- Born: 1985 or 1986 (age 38–39) Moscow, USSR
- Education: Canada's National Ballet School
- Occupation: ballet dancer
- Years active: 2004–present
- Career
- Current group: Miami City Ballet
- Former groups: National Ballet of Canada

= Elena Lobsanova =

Russian-Canadian ballet dancer

Elena Lobsanova (born ) is a Russian-Canadian ballet dancer. She joined the National Ballet of Canada in 2004 and was promoted to principal dancer in 2015. In 2020, she joined the Miami City Ballet.

==Early life and training==
Lobsanova was born in Moscow. Her father was a microbiologist. As a child, she and her family moved to Toronto. She did not dance in Russia, and started her ballet training in 1996, when she was nine, at the outreach program of Canada's National Ballet School. In fifth grade, she started attending the school full-time, where she studied both ballet and academics. In 1997 and 1998, she danced the role of Marie in James Kudelka's The Nutcracker with the National Ballet of Canada. At the school's spring showcase in 2004, Lobsanova was chosen to dance Odette in the second act of Swan Lake. In preparation for the performance, she was coached by Karen Kain, then the artistic associate and former principal dancer of the National Ballet.

==Career==
In 2004, when Lobsanova was seventeen, she was offered an apprenticeship with the National Ballet of Canada, after she completed both professional ballet training and high school. Although Mavis Staines, the artistic director of the school, wanted her to train for another year, Lobsanova accepted the contract. The following year, she injured her second metatarsal bone. She was later promoted to second soloist. In 2009, Lobsanova and Noah Long were chosen to represent the company at the Erik Bruhn Prize.

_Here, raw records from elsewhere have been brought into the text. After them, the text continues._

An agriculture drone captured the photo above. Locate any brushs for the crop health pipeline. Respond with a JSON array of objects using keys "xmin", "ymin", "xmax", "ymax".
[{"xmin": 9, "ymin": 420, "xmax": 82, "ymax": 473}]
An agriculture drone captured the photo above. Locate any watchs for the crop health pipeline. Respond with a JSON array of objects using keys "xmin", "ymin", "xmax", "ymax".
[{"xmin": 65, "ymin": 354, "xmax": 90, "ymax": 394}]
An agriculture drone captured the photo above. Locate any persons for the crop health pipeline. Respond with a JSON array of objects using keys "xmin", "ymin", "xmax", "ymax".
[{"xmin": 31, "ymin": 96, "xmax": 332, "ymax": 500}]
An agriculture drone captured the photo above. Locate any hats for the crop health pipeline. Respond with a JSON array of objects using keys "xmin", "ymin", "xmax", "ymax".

In 2011, Lobsanova was promoted to first soloist. She was then chosen by Alexei Ratmansky to dance the world premiere of his version of Romeo and Juliet as Juliet. Later that year, she made her debut as the Sugar Plum Fairy in The Nutcracker, making her the first person to have danced both Marie as a child and the Sugar Plum Fairy as an adult, breaking what was referred as the "curse of Marie" in the company, which stated that no one who portrayed Marie as a child ever danced the Sugar Plum Fairy.

In 2015, she was named principal dancer. Other roles in her repertoire include Princess Aurora in The Sleeping Beauty, the Sylph in Bournonville's La Sylphide, the title role in Giselle, Alice in Wheeldon's Alice's Adventures in Wonderland, Perdita in Wheeldon's The Winter's Tale, Kylián's Petite Mort and Ratmansky's Piano Concerto #1.

In 2020, Lobsanova left the National Ballet of Canada and joined the Miami City Ballet as principal dancer.